17 Prozent der nach Deutschland geflüchteten Ukrainerinnen und Ukrainer sind hier bereits erwerbstätig, die Hälfte besucht einen Sprachkurs oder hat schon einen Kurs abgeschlossen, 60 Prozent leben in einer eigenen Wohnung. Die geflüchteten Kinder besuchen größtenteils deutsche Schulen und einige auch Kitas. Während ein beachtlicher Teil der ukrainischen Geflüchteten plant, nur zeitlich begrenzt in Deutschland zu bleiben, möchte ein Viertel gleichwohl dauerhaft hier leben. Diese Ergebnisse liefert die gemeinsame Studie der vier Projektpartner, der eine Befragung von 11.255 Geflüchteten aus der Ukraine vorausging.
Für die als Wiederholungsbefragung konzipierte Studie wurden in der ersten Welle ukrainische Staatsangehörige im Alter von 18 bis 70 Jahren befragt, die vom 24. Februar 2022 bis zum 8. Juni 2022 nach Deutschland zugezogen sind und bei den Einwohnermeldeämtern registriert waren. Für die Stichprobenziehung wurden zunächst über das Ausländerzentralregister 100 Gemeinden mit einem hohen Anteil von ukrainischen Geflüchteten gezogen. Diese wurden dann gebeten, Adressen der Zielpopulation zur Verfügung zu stellen, aus denen dann zufällig gezogen wurde. Die Befragung wurde vom Befragungsinstitut infas zwischen August und Oktober 2022 durchgeführt. Der Fragebogen war auf Ukrainisch und Russisch verfügbar und konnte sowohl online als auch auf Papier ausgefüllt werden. Finanziert wird die Studie vom Bundesministerium des Innern und für Heimat (BMI), vom Bundesministerium für Arbeit und Soziales (BMAS), vom Bundesministerium für Bildung und Forschung (BMBF) sowie vom Bundesamt für Migration und Flüchtlinge (BAMF). Ab Januar 2023 wird eine zweite Befragungswelle unter denselben Personen durchgeführt, um individuelle Veränderungen im Zeitverlauf messen zu können.
Für die Studie wurden die Geflüchteten zu Fluchtumständen, soziodemografischen Aspekten, ihrer Wohnsituation, ihrer schulischen, beruflichen und akademischen Qualifikation, Erwerbstätigkeit und Deutschkenntnissen, aber auch zu Themen wie Zufriedenheit und Sorgen, Familienkonstellation vor und nach der Flucht, Kinderbetreuung, vorhandenen sozialen Netzwerken sowie Beratungs- und Unterstützungsbedarfen befragt. Ein weiterer Fokus der Studie liegt auf der Frage nach den Zukunftsabsichten und eventuell geplantem Familiennachzug oder Rückkehrabsichten.

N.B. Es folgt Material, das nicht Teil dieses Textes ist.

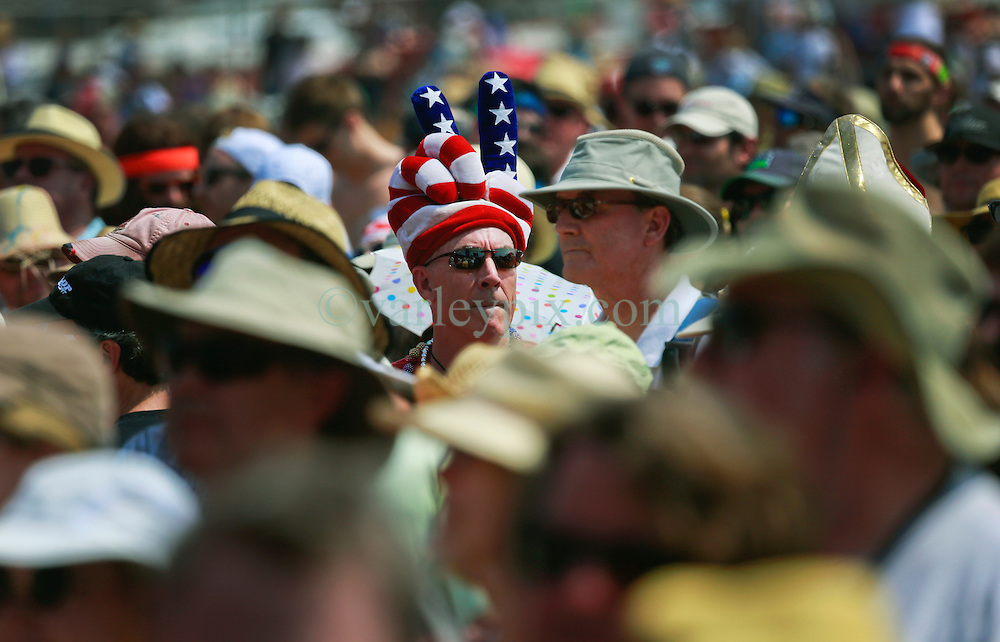 25 April 2014. New Orleans, Louisiana.<br /> A man wearing a patriotic hat amongst crowds at the New Orleans Jazz and Heritage Festival. <br /> Photo; Charlie Varley/varleypix.com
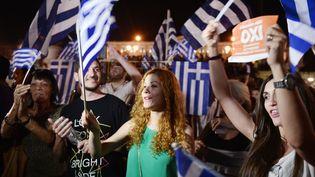 """Des Grecs célèbrent la victoire du """"non"""" au référendum du dimanche 5 juillet 2015. (LOUISA GOULIAMAKI / AFP)"""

Die gewonnenen Daten liefern Erkenntnisse zu frühen Integrationsprozessen und damit verbundenen Bedarfen sowie zu den Auswirkungen von Flucht auf die Schutzsuchenden insbesondere mit Blick auf Frauen und getrennte Familien. Die Studie liefert belastbare Informationen zu Geflüchteten aus der Ukraine und ist damit auch wichtiger Bezugspunkt für politische Entscheidungen.
Soziale Beziehungen nach Deutschland sind wichtiger Zuzugsgrund
Als häufigstes Motiv für die Wahl Deutschlands als Zielland nannten die Geflüchteten, dass bereits Familienangehörige, Freundinnen und Freunde oder Bekannte hier leben (60 Prozent). 80 Prozent der erwachsenen Geflüchteten sind Frauen, von denen 48 Prozent mit minderjährigen Kindern in einem Haushalt leben. Nur etwas mehr als 20 Prozent der Frauen kamen mit einem Partner, während dies bei den Männern etwas mehr als 70 Prozent waren.
Rund drei Viertel haben eine Aufenthaltserlaubnis und ebenso viele leben in privaten Unterkünften
Mit der Aktivierung der sogenannten „Richtlinie zum vorübergehenden Schutz“ durch die EU wurde schnell Planungssicherheit geschaffen. 76 Prozent der ukrainischen Geflüchteten haben nach dieser Richtlinie eine zunächst bis März 2024 befristete Aufenthaltserlaubnis erhalten, 18 Prozent eine Fiktionsbescheinigung, die bis zur Erteilung der Aufenthaltserlaubnis ausgestellt wird. Mit der Aufenthaltserlaubnis sowie mit der Fiktionsbescheinigung ist es ukrainischen Geflüchteten möglich, eine Erwerbstätigkeit aufzunehmen oder Leistungen vom Jobcenter oder Sozialamt zu beziehen. Zudem wurden sie mit der Übernahme in das Grundsicherungssystem des Sozialgesetzbuch II im Bedarfsfall schnell in die Förderstruktur der Jobcenter integriert.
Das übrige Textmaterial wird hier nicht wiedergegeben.